The report marks the beginning of a new chapter, characterised by major decisions and decisive actions aimed at defending and protecting member states of the alliance.
It continues to identify Russia as the most significant and direct threat to security, peace and stability in the Euro-Atlantic area. The report states that Russia “continued to test the Alliance, becoming more reckless, including with airspace violations, sabotage and malign cyber activities.”
NATO has taken steps to ensure the security, resilience and prosperity of the one billion people living within the alliance’s territory.
Here are five key takeaways from the report:
In 2025, NATO is no longer simply strengthening its forces; it is actively operationalising them, with expanded exercises, deployments and integrated capabilities across land, sea and air.
Following an unprecedented series of airspace violations by Russian drones along the Alliance’s eastern flank, NATO launched Eastern Sentry. According to the report, Eastern Sentry is “a multi-domain activity enhancing the Alliance’s vigilance and readiness and securing the airspace on the eastern flank from potential air violations.”
In 2025, NATO allies in Europe and Canada invested a total of $574 billion in defence, representing a 20% increase in real terms compared with 2024. The report states that all allies met or exceeded the 2% spending target first set in 2014.
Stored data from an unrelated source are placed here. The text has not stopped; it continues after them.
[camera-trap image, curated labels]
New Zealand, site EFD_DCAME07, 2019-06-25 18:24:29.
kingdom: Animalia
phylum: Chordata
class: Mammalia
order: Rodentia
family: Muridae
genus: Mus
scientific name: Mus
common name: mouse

Total defence spending surpassed $1.4 trillion in 2025, while a new long-term ambition of reaching 5% of GDP by 2035 marks a significant increase in financial commitment.
Up to 1.5% of GDP is now earmarked not only for weapons, but also for resilience, infrastructure protection, innovation and industrial expansion, blurring the line between civilian and military economies.
Artificial intelligence, quantum technologies and biotechnology are no longer experimental. Systems such as AI-enabled battlefield analysis tools are already being deployed to enhance decision-making and operational speed.
The use of artificial intelligence and advanced data analytics, under the Multinational Allied Software for Cloud and Edge Services programme, will enable military commanders to leverage data more quickly and effectively in their decision-making.
Initiatives such as the Defence Innovation Accelerator for the North Atlantic (DIANA) and the NATO Innovation Fund are accelerating defence technology development, linking start-ups, industry and military users in a coordinated innovation pipeline
Cyber, space, maritime and energy domains are now treated as active operational theatres. The launch of a 24/7 cyber defence centre and expanded maritime drone operations reflects a shift towards constant, cross-domain vigilance.
Beyond financial aid, NATO is embedding long-term coordination mechanisms to support Ukraine’s energy infrastructure, training systems and battlefield resilience, while also drawing lessons for its own defence posture.
The alliance increasingly frames security in terms of systemic rivalry - not only with Russia, but also with China and other actors - reinforcing partnerships in the Indo-Pacific and deepening coordination with global institutions. Cooperation with the EU has intensified across defence, technology and support for Ukraine.
Following the 2024 Georgian parliamentary elections and their aftermath, elements of NATO–Georgia cooperation were reprioritised. Although the report does not specify how this reprioritisation will be implemented, it notes that defence cooperation with the Georgian Defence Forces has continued to progress.
The 2025 report presents a NATO that has moved decisively into a war-readiness posture, combining unprecedented spending, industrial expansion and technological integration to prepare for a prolonged era of high-intensity, multi-domain conflict.